▸ Exercise brief
Locate each line in the records containing "Tragelaphus". Copy it.

[Task data — start]

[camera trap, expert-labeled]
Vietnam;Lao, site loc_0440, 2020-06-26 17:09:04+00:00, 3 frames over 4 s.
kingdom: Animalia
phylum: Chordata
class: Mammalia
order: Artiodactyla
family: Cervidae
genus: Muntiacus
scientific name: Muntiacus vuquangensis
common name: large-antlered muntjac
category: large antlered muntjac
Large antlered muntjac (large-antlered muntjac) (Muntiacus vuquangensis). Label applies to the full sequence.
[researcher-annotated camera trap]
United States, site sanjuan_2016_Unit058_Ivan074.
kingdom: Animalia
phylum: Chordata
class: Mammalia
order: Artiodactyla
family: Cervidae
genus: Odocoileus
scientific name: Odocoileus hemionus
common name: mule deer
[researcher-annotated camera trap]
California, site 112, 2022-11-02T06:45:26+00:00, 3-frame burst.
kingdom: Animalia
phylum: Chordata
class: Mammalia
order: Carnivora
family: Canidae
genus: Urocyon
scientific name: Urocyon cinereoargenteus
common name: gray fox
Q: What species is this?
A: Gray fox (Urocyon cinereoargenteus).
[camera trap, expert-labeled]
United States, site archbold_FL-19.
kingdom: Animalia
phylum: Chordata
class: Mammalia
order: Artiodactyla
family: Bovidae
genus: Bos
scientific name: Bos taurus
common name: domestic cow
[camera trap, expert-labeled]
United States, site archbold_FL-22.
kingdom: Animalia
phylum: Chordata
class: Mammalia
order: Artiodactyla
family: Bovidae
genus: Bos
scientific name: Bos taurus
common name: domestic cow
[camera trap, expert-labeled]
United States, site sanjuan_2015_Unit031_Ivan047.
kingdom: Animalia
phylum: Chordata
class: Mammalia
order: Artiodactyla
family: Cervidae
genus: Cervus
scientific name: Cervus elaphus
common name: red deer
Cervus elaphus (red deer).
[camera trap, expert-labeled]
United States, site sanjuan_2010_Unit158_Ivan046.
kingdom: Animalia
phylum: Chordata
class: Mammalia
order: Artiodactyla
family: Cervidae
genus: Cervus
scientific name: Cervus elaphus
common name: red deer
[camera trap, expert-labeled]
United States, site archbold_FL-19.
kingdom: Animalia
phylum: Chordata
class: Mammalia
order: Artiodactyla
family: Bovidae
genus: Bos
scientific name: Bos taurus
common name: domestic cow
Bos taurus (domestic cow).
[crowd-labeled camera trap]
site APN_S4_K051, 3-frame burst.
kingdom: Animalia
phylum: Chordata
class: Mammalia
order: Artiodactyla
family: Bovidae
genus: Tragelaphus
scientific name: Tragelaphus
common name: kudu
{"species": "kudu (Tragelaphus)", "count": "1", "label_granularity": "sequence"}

[Task data — finish]

▸ Reply
genus: Tragelaphus
scientific name: Tragelaphus
{"species": "kudu (Tragelaphus)", "count": "1", "label_granularity": "sequence"}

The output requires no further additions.